• [SOURCE DATA]
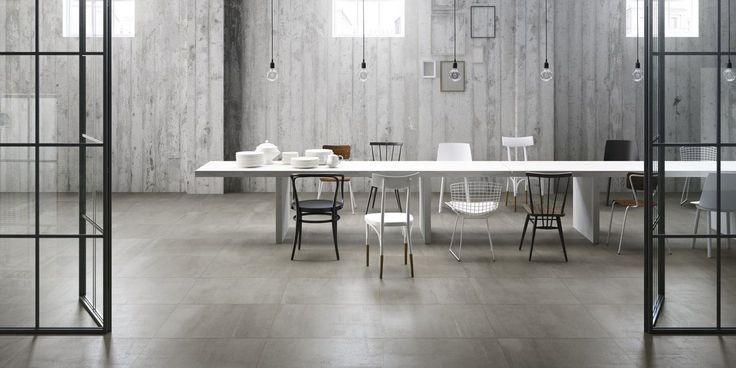 Concrete effect porcelain tiles in seven different shades of grey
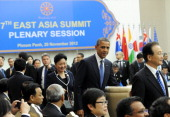 US President Barack Obama and Chinese Premier Wen Jiabao arrives with other leaders to attend an East Asian Summit Plenary Session at the Peace...
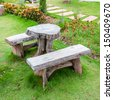 The empty wooden table and bench in garden or park - stock photo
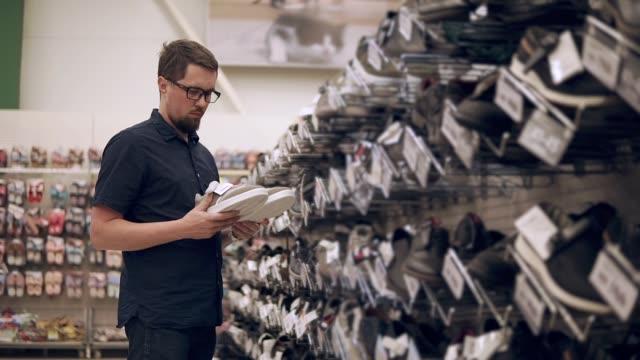 stockvideo's en b-roll-footage met eenzame man, het kopen van schoenen. - running shoes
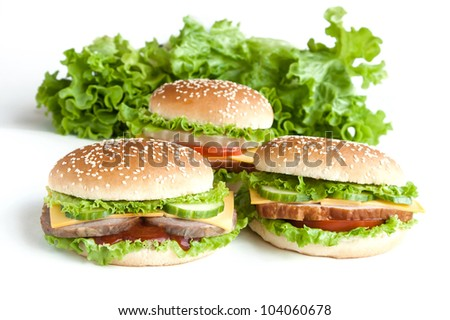 three hamburger with meat and vegetables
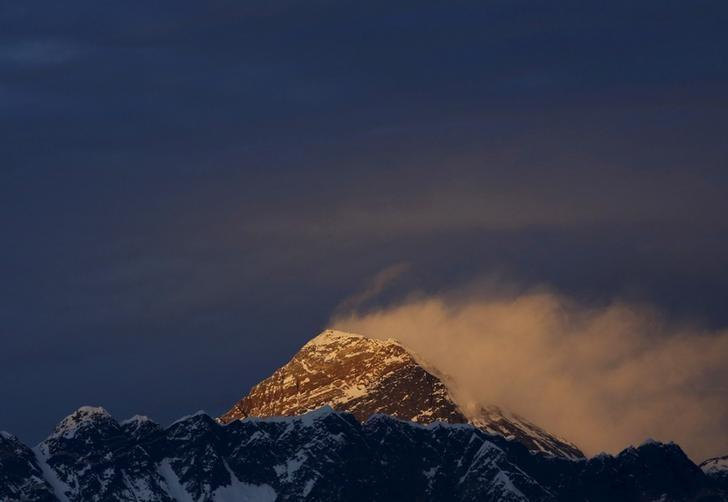 Light illuminates Mount Everest, during the in Solukhumbu District also known as the Everest region, in this picture taken November 30, 2015. REUTERS/Navesh Chitrakar/File Photo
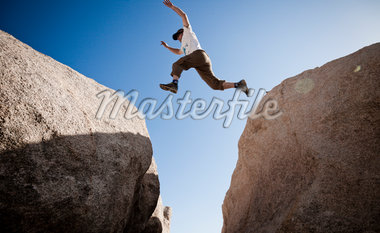 Man Leaping between Two Boulders Stock Photo - Premium Rights-Managed, Artist: ableimages, Code: 822-05554809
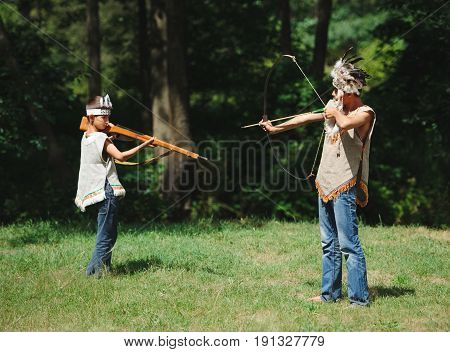 Photo of little funny boy playing native american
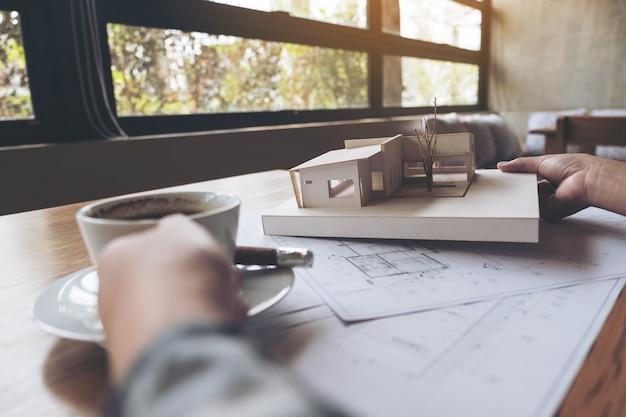 커피를 마시는 동안 가게 그리기 종이와 건축 모델에서 작업하는 건축가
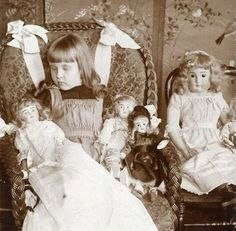A dead little girl surrounded by her dolls. Placing a child in a chair as if they had fallen asleep amongst their favorite toys was a common tableau in Victorian Momento Mori.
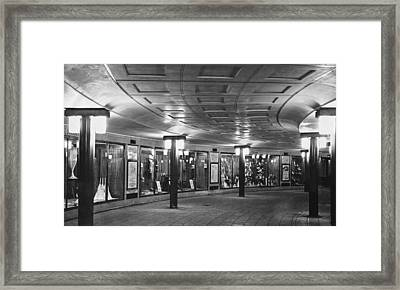 Piccadilly Circus Tube Station Framed Print by Underwood Archives
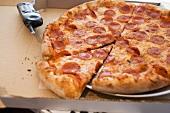 Pepperoni pizza in pizza box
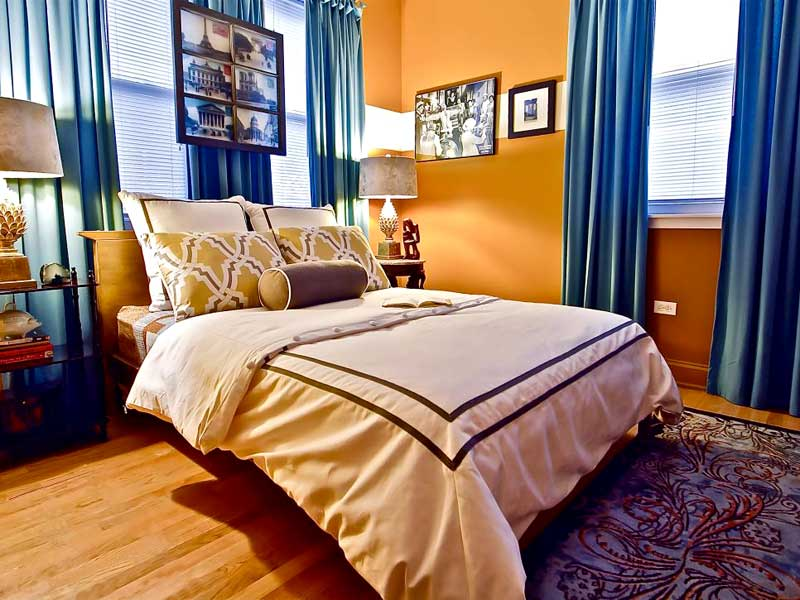 Orange Bedroom With Bold Blue Curtains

• [TO DO] Could you output exactly the lines above, from the line with "Light illuminates Mount" up to and including the line with "A dead little", and nothing else, skipping the pictures?

• [THE COMPLETED TASK]
 Light illuminates Mount Everest, during the in Solukhumbu District also known as the Everest region, in this picture taken November 30, 2015. REUTERS/Navesh Chitrakar/File Photo
 Man Leaping between Two Boulders Stock Photo - Premium Rights-Managed, Artist: ableimages, Code: 822-05554809
 Photo of little funny boy playing native american
 커피를 마시는 동안 가게 그리기 종이와 건축 모델에서 작업하는 건축가
A dead little girl surrounded by her dolls. Placing a child in a chair as if they had fallen asleep amongst their favorite toys was a common tableau in Victorian Momento Mori.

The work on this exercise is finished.